Ya lo dijo Ortega y Gasset en mayo de 1932, durante los debates sobre el Estatut catalán en el marco de la Segunda República: el problema catalán no es uno que se pueda solucionar, es uno que hay que conllevar. Cataluña siempre contará con un porcentaje significativo de sus ciudadanos que desean la independencia; España nunca podrá concedérsela sin dejar de ser España. Habrá, pues, que conllevarse democrática y pacíficamente durante una larga singladura común, concluía el pensador. Será engorroso, sí, pero no necesariamente letal.

A nadie se le ha ocurrido una receta mejor que la orteguiana. La brutalidad rojigualda de la dictadura franquista no erradicó el sentimiento nacional de tantos catalanes, y eso que duró cuarenta años.
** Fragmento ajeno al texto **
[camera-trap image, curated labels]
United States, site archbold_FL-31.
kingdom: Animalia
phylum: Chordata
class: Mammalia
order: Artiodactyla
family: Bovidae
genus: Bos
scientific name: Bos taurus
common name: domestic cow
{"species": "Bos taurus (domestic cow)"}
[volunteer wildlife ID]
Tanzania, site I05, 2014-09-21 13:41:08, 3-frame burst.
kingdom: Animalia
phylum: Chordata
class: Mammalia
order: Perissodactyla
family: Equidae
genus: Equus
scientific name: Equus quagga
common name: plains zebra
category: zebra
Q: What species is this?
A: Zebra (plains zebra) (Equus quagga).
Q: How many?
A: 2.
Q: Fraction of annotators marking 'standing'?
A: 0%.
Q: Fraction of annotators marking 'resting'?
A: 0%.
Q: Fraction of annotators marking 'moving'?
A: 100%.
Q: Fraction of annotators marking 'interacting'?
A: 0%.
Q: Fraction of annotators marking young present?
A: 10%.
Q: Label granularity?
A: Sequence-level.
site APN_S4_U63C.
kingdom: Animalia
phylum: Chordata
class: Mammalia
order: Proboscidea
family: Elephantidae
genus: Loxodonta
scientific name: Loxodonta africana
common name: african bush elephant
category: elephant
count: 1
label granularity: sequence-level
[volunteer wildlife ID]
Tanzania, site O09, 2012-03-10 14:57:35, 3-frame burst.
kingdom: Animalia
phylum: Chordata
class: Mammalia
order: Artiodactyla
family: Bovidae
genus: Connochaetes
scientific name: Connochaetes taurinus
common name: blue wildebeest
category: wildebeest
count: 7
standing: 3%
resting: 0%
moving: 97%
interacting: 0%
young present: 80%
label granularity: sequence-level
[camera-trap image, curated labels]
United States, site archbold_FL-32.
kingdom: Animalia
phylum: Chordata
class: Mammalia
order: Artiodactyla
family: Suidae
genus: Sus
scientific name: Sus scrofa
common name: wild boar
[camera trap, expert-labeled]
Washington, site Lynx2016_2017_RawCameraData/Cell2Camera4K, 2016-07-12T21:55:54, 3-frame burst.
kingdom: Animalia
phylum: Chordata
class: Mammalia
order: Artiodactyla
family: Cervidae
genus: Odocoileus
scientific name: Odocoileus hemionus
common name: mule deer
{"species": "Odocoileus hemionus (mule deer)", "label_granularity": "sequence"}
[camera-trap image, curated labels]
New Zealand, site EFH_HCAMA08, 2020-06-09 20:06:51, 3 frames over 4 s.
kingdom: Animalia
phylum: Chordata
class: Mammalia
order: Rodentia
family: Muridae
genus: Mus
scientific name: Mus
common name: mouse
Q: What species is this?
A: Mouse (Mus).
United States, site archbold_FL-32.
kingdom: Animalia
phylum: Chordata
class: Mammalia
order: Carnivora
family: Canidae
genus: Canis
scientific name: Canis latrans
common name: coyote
La ambigüedad pragmática del autonomismo de la Transición consiguió unas tres décadas de relativa calma, pero tampoco logró esa erradicación, como hemos podido comprobar en nuestro tiempo.

“Conllevarnos es nuestro dolido destino”, dijo Ortega y Gasset en 1932. “El problema catalán es un factor continuo de la Historia de España. Lo único que podemos hacer es conllevarlo dándole en cada momento su solución mejor”. Arrojar gasolina al fuego como hacen los fanáticos de la estelada y de la rojigualda solo sirve para aumentar el incendio. Necesitamos pacificadores.